Module prop::modal

Modal Logic

This modal logic builds upon the hooo module using Exponential Propositions (HOOO EP).

The Modal Logic variant derived is S5 or stronger for decidable propositions. For more information about variants of Modal Logic, see wikipedia article.

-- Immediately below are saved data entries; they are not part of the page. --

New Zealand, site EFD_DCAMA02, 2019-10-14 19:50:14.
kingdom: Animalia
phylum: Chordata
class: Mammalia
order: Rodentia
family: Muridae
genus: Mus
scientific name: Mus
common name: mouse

It is currently known that HOOO EP implies S5, but it is unknown whether S5 implies HOOO EP.

Functions

• b
  a => □◇a.
• eq_nec_pos_strong_pos
  □◇a == strong_pos(a).
• eq_nnpos_nnecn
  ¬¬◇a == ¬□¬a.
• five
  ◇a => □◇a.
• four
  □a => □□a.
• k
  □(a => b) => (□a => □b).
• lob_triv
  □(□p => p).
• n
  (|- a) => (|- □a).
• nec_consistency
  □¬□⊥.
• nec_not_godel
  □¬(¬□⊥ => ¬□¬□⊥).
• nec_not_lob
  □¬(□(□⊥ => ⊥) => □⊥).
• nec_pos_to_strong_pos
  □◇a => strong_pos(a).
• nec_to_nposn
  □a => ¬◇¬a.
• nec_to_pos
  □a => ◇a.
• nnecn_to_nnpos
  ¬□¬a => ¬¬◇a.
• nnecn_to_pos
  ¬□¬a => ◇a.
• nnpos_to_nnecn
  ¬¬◇a => ¬□¬a.
• npara_to_pos
  ¬(false^a) => ◇a.
• npos_to_para
  ¬◇a => false^a.
• npos_to_posn
  ¬◇a => ◇¬a.
• nposn_to_nec
  ¬◇¬a => □a.
• para_godel
  ⊥^(¬□⊥ => ¬□¬□⊥).
• para_lob
  ⊥^(□(□⊥ => ⊥) => □⊥).
• para_para_to_pos
  false^(false^a) => ◇a.
• para_to_npos
  false^a => ¬◇a.
• pos_to_nnecn
  ◇a => ¬□¬a.
• pos_to_npara
  ◇a => ¬(false^a).
• pos_to_para_para
  ◇a => false^(false^a).
• posn_to_npos
  ◇¬a => ¬◇a.
• strong_pos_to_nec_pos
  strong_pos(a) => □◇a.
• t
  □a => a.
• to_nnpos
  a => ¬¬◇a.

Type Definitions

• NNPos
  ¬¬◇p.
• Nec
  □p := p^true.
• Pos
  ◇p := p^true ⋁ theory(p).
• StrongPos
  strong_pos(a) := p^true ⋁ false^(p^true ⋁ false^p).